To run the demo, type:

$ python build_terrain_mesh_with_footprints.py

Purpose¶

This demo demonstrates how to download point cloud data and building footprints from the OSM provider, process and simplify the footprints, and then build a terrain mesh with the footprints serving as subdomains. This approach allows the mesh to better conform to the building boundaries.

Step-by-step¶

Define Bounds: Specify the spatial bounds for a residential area in Helsingborg by setting a height/width value (here, 2000.0 units).
```
h = 2000.0
bounds = dtcc.Bounds(319891, 6399790, 319891 + h, 6399790 + h)
```
Download Data: Retrieve the point cloud and building footprints using the appropriate functions. The footprints are downloaded from the OSM provider.
```
pointcloud = dtcc.download_pointcloud(bounds=bounds)
buildings = dtcc.download_footprints(bounds=bounds, provider="OSM")
```
Process the Point Cloud: Remove global outliers from the point cloud to reduce noise.
```
pointcloud = pointcloud.remove_global_outliers(3.0)
```

Process and Simplify Footprints: Merge, simplify, and adjust the building footprints. These steps ensure that the footprints are clean and suitable for defining subdomains in the mesh.

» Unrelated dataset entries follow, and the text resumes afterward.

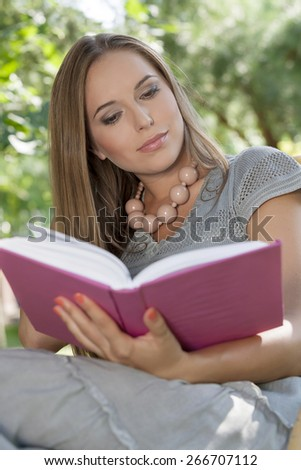 Attractive young woman reading book in park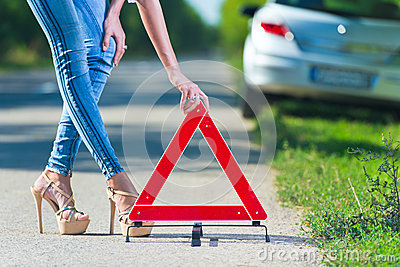 Woman putting a triangle on a road
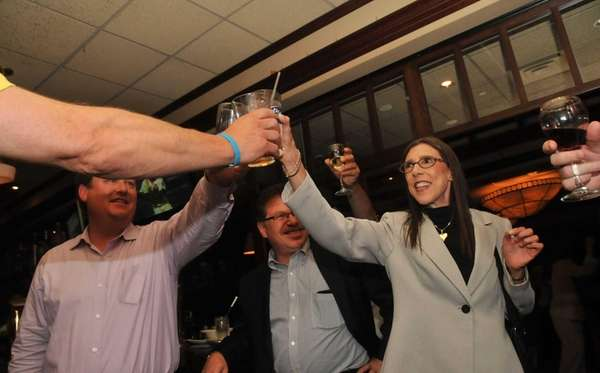 Carol Meschkow, of Plainview, right, leads a toast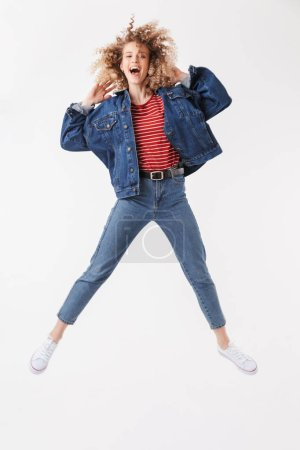 Full length image of Surprised happy blonde curly woman in denim clothes jumping and rejoices while looking at the camera over grey background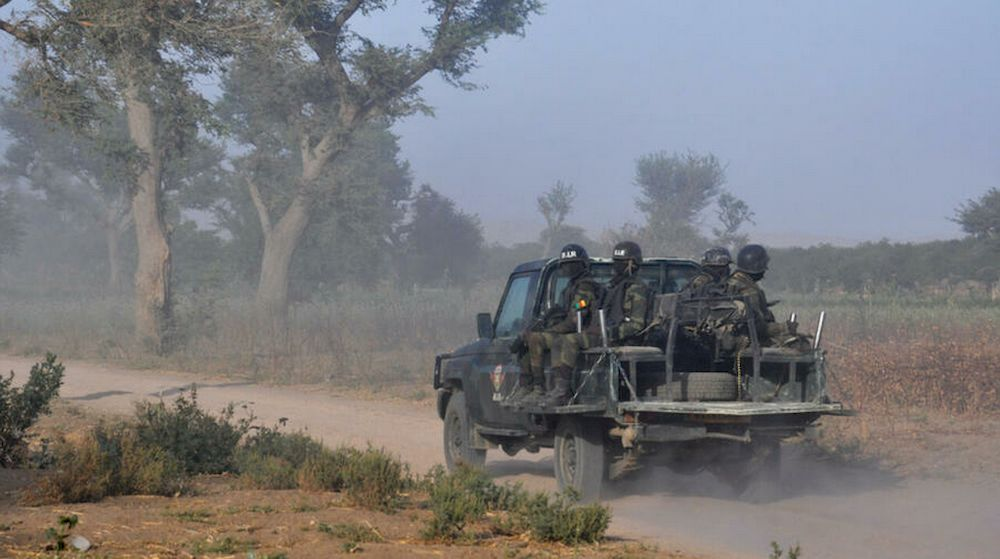 Members of the Cameroonian Rapid Intervention Force patrol on the outskirts of Mosogo in the Far North Region of the country, where Boko Haram has been active since 2013, on March 21, 2019. — AFP pic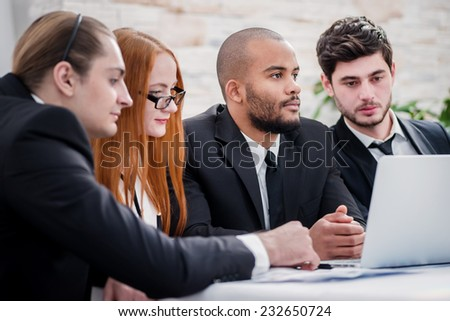 Work on the project. Confident businessman sitting at a laptop and edit business plan. Businessmen sitting at a table at a meeting in the office. - stock photo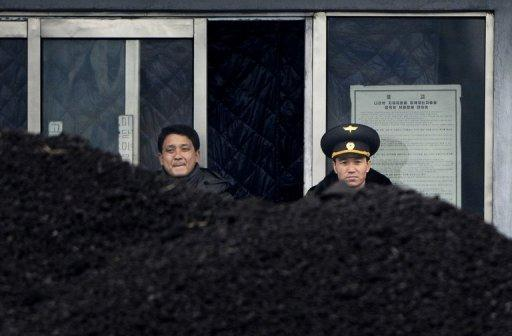A photo taken from Dandong, China, on on December 14, 2012, shows a North Korean military officer (R) peering across the border. N.Korea confirmed Friday that it had arrested a US citizen in November, saying he had admitted to unspecified charges and suggesting he would be formally prosecuted.
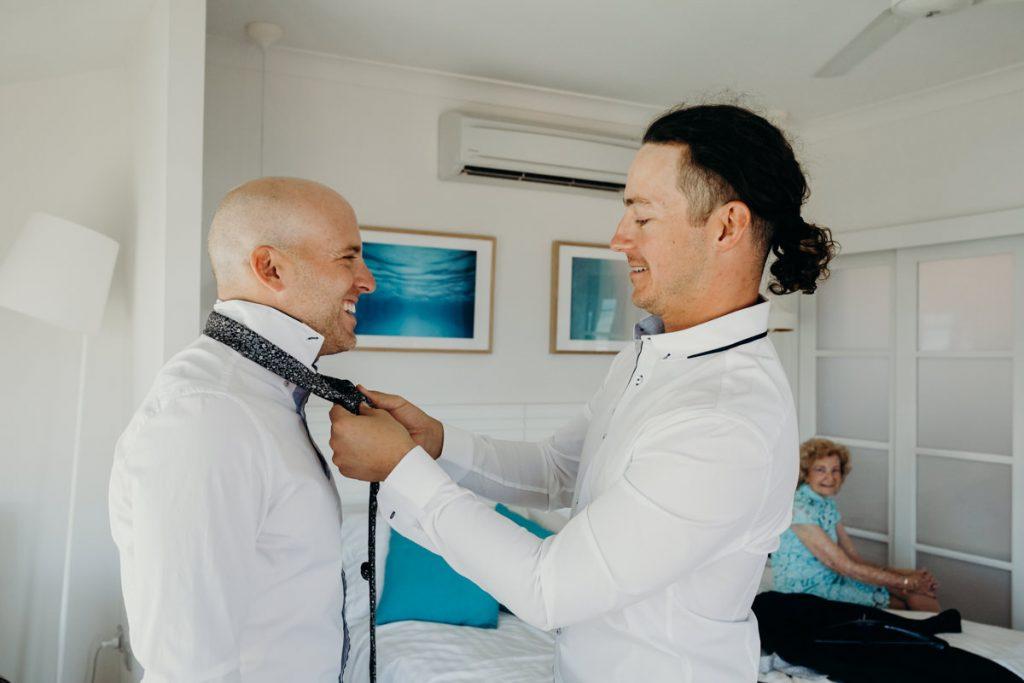 best man is tying tie around groom's neck at Mangrove Hotel in Broome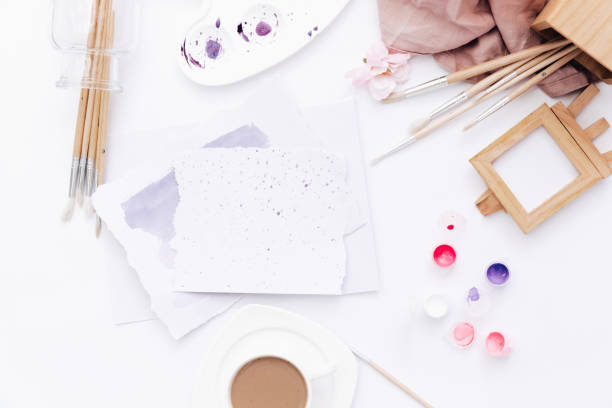 Flat lay art workspace, sheet of paper with paints and brushes on white table stock photo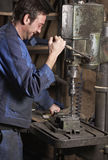 Man working. Mid adult man working at drill machine at industrial workshop royalty free stock image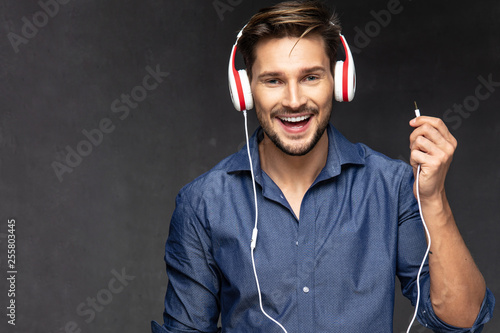 Happy Young Man With Headphones Listening Music Buy This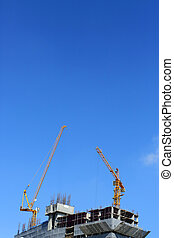 machinery crane working in construction site building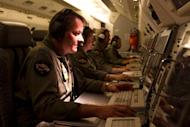 A handout photo taken on April 18, 2014 showing Australian crew searching for the missing Malaysia Airlines fight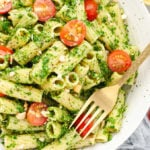Pasta with pesto and tomatoes and a gold fork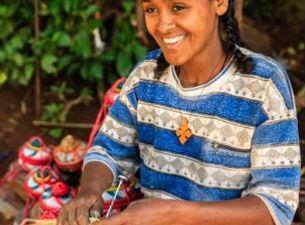 Woman weaving basket.JPG
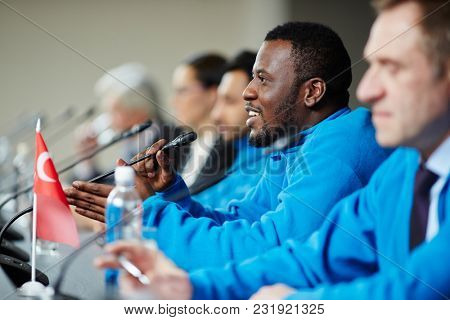 Young professional sportsman speaking in microphone during press conference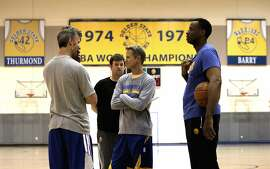 Head Coach Steve Kerr, (center) gets set for practice after the Golden State Warriors NBA basketball team held a media availability at their practice facility in Oakland, Calif., on Thurs. April 16, 2015, in preparation for the upcoming playoffs.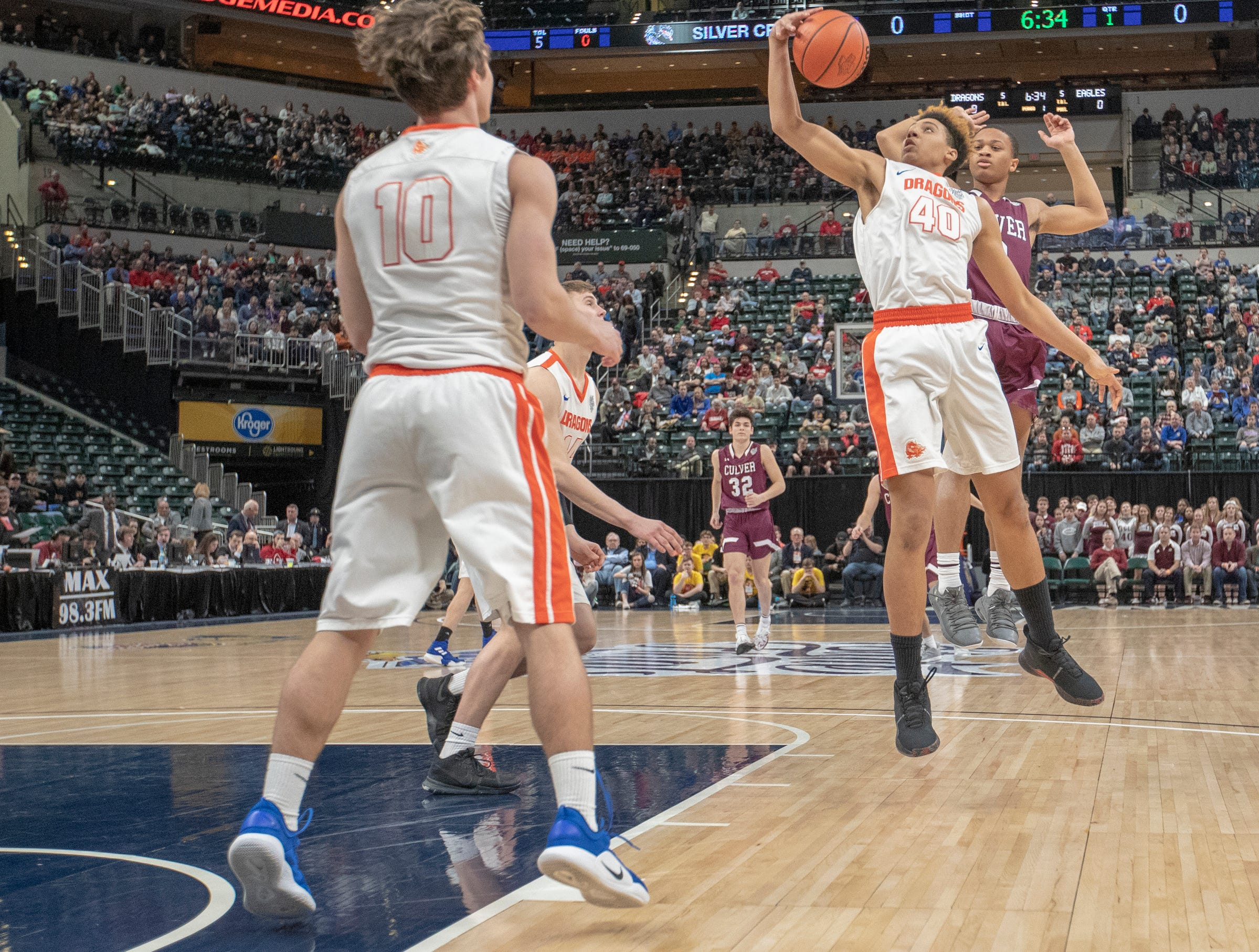 Trey Kaufman of Silver Creek High School pulls down a rebound during first half action, Culver Academies vs. Silver Creek Dragons in the Class 3S Boys Basketball State Final, Bankers Life Fieldhouse, Indianapolis, Saturday, March 23, 2019.
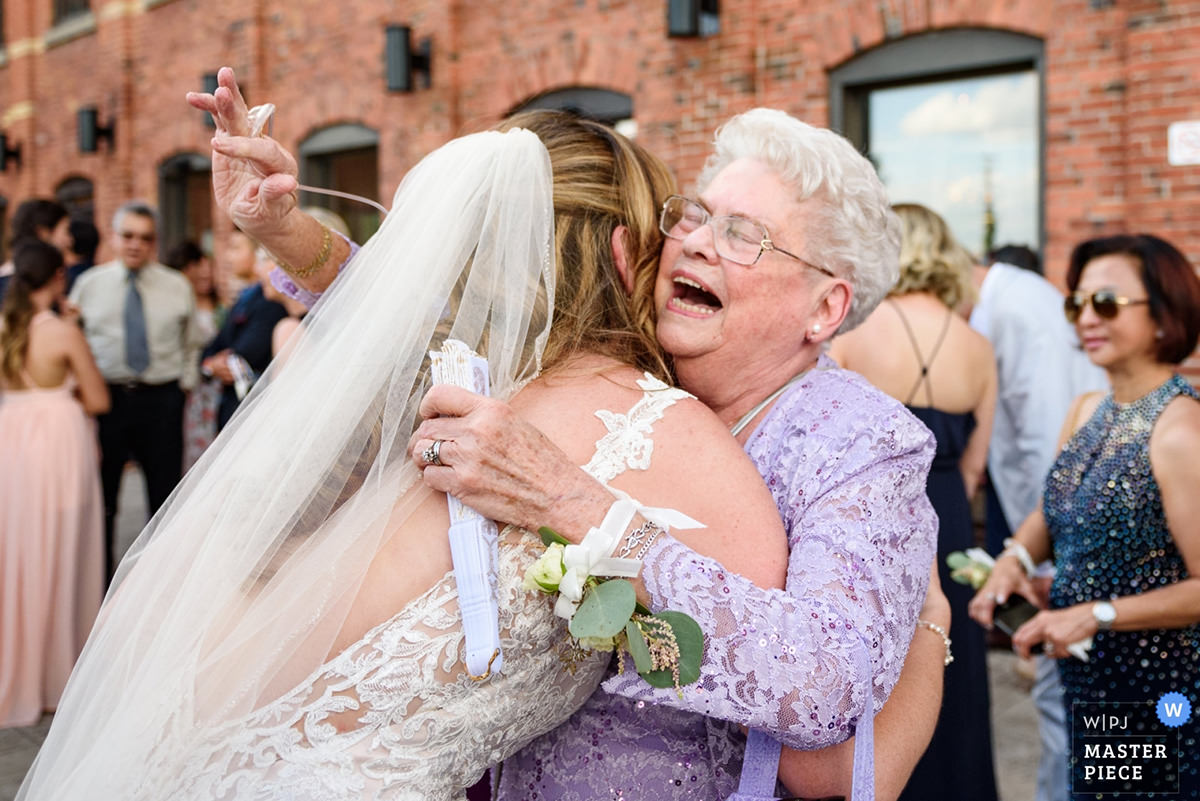 Award-winning wedding photo of bride's emotional grandmother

buildings = dtcc.merge_building_footprints(buildings, max_distance=0.5,
                                           min_area=10)
buildings = dtcc.simplify_building_footprints(buildings, tolerance=0.25)
buildings = dtcc.fix_building_footprint_clearance(buildings, 0.5)

Extract Footprints: Extract the simplified footprints (using the LOD0 representation) from the processed building objects.
```
footprints = [building.lod0 for building in buildings]
```

Define Subdomain Resolutions: Set subdomain resolutions, assigning different resolutions for alternate buildings.

subdomain_resolution = [2.0] * len(footprints)
subdomain_resolution[1::2] = [0.5] * len(subdomain_resolution[1::2])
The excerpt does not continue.